Dataset entries
◆ ◆ ◆ ◆
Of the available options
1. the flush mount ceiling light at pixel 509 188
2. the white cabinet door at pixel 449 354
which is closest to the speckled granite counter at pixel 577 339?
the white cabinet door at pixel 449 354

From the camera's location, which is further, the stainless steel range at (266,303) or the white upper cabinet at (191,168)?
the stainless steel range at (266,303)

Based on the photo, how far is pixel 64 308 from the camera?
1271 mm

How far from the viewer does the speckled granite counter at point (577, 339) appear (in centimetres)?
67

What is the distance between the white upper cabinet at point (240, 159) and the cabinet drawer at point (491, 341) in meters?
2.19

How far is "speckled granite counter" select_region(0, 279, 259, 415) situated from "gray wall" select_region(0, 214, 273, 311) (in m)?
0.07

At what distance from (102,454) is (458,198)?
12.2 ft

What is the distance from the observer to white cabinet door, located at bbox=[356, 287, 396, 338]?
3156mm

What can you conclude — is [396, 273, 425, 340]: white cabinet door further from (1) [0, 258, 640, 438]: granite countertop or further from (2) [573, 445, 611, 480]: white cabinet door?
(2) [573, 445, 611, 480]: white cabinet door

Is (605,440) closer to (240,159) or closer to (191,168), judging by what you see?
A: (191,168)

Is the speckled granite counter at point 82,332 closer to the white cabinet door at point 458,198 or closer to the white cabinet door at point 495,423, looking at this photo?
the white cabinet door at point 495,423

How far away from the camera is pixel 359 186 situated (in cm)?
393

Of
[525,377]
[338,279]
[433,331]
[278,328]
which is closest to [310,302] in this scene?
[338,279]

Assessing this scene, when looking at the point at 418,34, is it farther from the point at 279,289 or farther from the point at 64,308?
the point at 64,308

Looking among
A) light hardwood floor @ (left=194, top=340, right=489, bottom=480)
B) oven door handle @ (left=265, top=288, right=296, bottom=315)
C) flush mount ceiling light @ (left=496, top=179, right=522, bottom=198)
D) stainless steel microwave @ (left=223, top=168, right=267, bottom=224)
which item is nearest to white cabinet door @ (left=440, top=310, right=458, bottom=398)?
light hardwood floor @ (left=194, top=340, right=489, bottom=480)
◆ ◆ ◆ ◆
* [Written instruction]:
Please copy out each record, character for character.

* [Solution to this problem]:
Of the available options
1. the flush mount ceiling light at pixel 509 188
2. the white cabinet door at pixel 449 354
which is closest to the speckled granite counter at pixel 577 339?
the white cabinet door at pixel 449 354

From the camera's location, which is further, the stainless steel range at (266,303) or the white upper cabinet at (191,168)?
the stainless steel range at (266,303)

Based on the photo, how far is pixel 64 308 from the camera?
1271 mm

How far from the viewer does the speckled granite counter at point (577, 339) appear (in centimetres)?
67

What is the distance between the white upper cabinet at point (240, 159) and the cabinet drawer at point (491, 341) in meters?
2.19

How far is "speckled granite counter" select_region(0, 279, 259, 415) situated from "gray wall" select_region(0, 214, 273, 311) (in m)?
0.07

At what distance from (102,454) is (458,198)?
12.2 ft

What is the distance from the observer to white cabinet door, located at bbox=[356, 287, 396, 338]?
3156mm

What can you conclude — is [396, 273, 425, 340]: white cabinet door further from (1) [0, 258, 640, 438]: granite countertop or further from (2) [573, 445, 611, 480]: white cabinet door?
(2) [573, 445, 611, 480]: white cabinet door

Is (605,440) closer to (240,159) or closer to (191,168), judging by what you see?
A: (191,168)

Is the speckled granite counter at point 82,332 closer to the white cabinet door at point 458,198 or closer to the white cabinet door at point 495,423, looking at this photo?
the white cabinet door at point 495,423

How far away from the camera is pixel 359 186 situated (in cm)?
393

Of
[525,377]
[338,279]
[433,331]
[278,328]
which is closest to [310,302] in this scene?
[338,279]

Assessing this scene, when looking at the point at 418,34, is it farther from the point at 279,289 or farther from the point at 64,308?
the point at 64,308

Looking among
A) light hardwood floor @ (left=194, top=340, right=489, bottom=480)
B) oven door handle @ (left=265, top=288, right=296, bottom=315)
C) flush mount ceiling light @ (left=496, top=179, right=522, bottom=198)
D) stainless steel microwave @ (left=223, top=168, right=267, bottom=224)
which item is nearest to white cabinet door @ (left=440, top=310, right=458, bottom=398)?
light hardwood floor @ (left=194, top=340, right=489, bottom=480)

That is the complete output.